* What needs to be done: Reproduce every record below exactly as written, leaving out any pictures.

* Data shown:
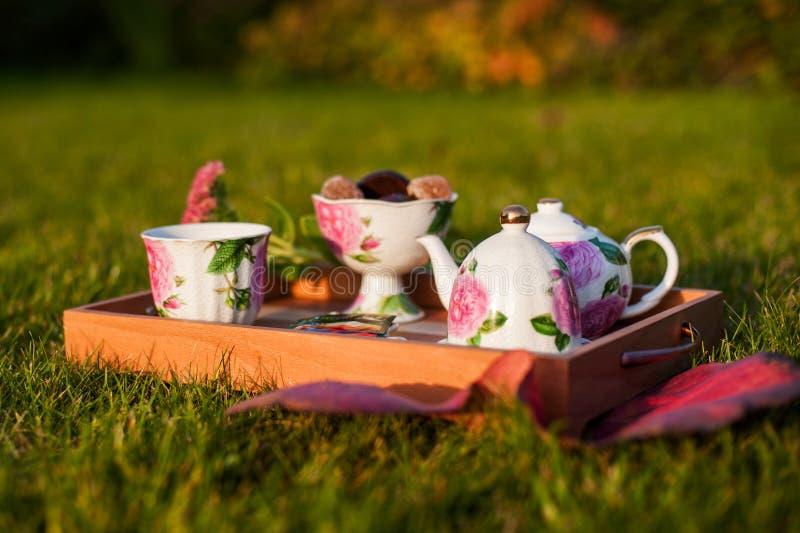 Thé avec des bonbons dehors photos stock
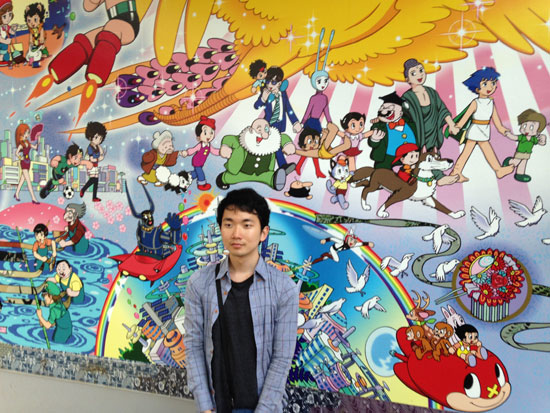 데츠카 오사무의 벽화 앞에서 데츠카 오사무는 세계평화와 인류발전을 꿈꾸는 작품을 많이 남겼다. 이예다씨가 데츠카 오사무에게서 영향을 받은건 우연이 아닐 것이다.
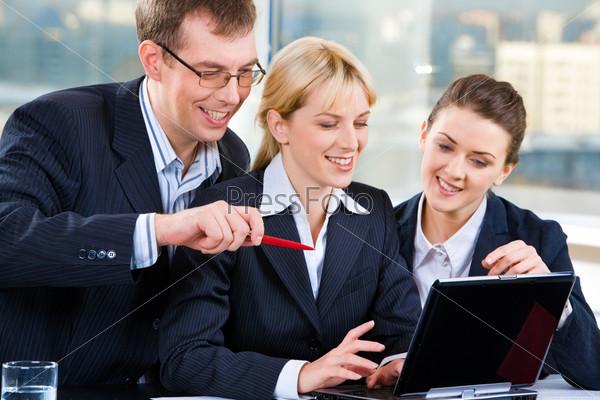 Фотография на тему Офисные сотрудники улыбаясь обсуждают проект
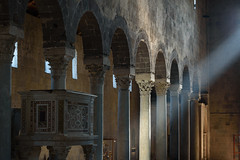 Casertavecchia - San Michele Arcangelo (bautisterias) Tags: italy italia campania ancient roman southernitaly ruins campaniafelix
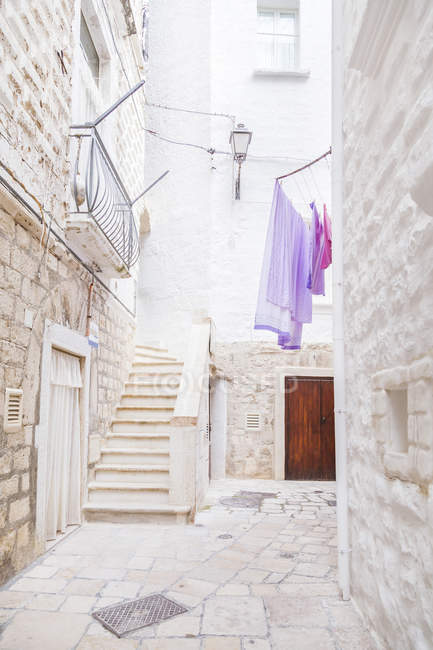 Italy, Puglia, Polognano a Mare, narrow alley and staircase at historic old town — Stock Photo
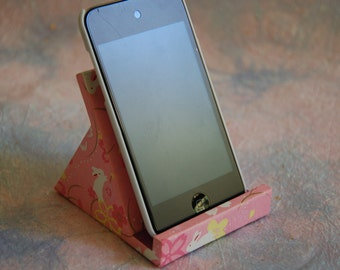 Cell phone / iPhone stand (S)
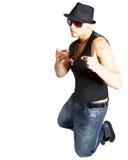 指向年轻人的舞蹈演员 免版税库存照片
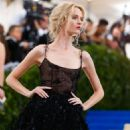 Daria Strokous – 2017 MET Costume Institute Gala in NYC - 454 x 568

* Exercise result:
 Thé avec des bonbons dehors photos stock
 데츠카 오사무의 벽화 앞에서 데츠카 오사무는 세계평화와 인류발전을 꿈꾸는 작품을 많이 남겼다. 이예다씨가 데츠카 오사무에게서 영향을 받은건 우연이 아닐 것이다.
 Фотография на тему Офисные сотрудники улыбаясь обсуждают проект
 Casertavecchia - San Michele Arcangelo (bautisterias) Tags: italy italia campania ancient roman southernitaly ruins campaniafelix
 Italy, Puglia, Polognano a Mare, narrow alley and staircase at historic old town — Stock Photo
 Cell phone / iPhone stand (S)
 指向年轻人的舞蹈演员 免版税库存照片
 Daria Strokous – 2017 MET Costume Institute Gala in NYC - 454 x 568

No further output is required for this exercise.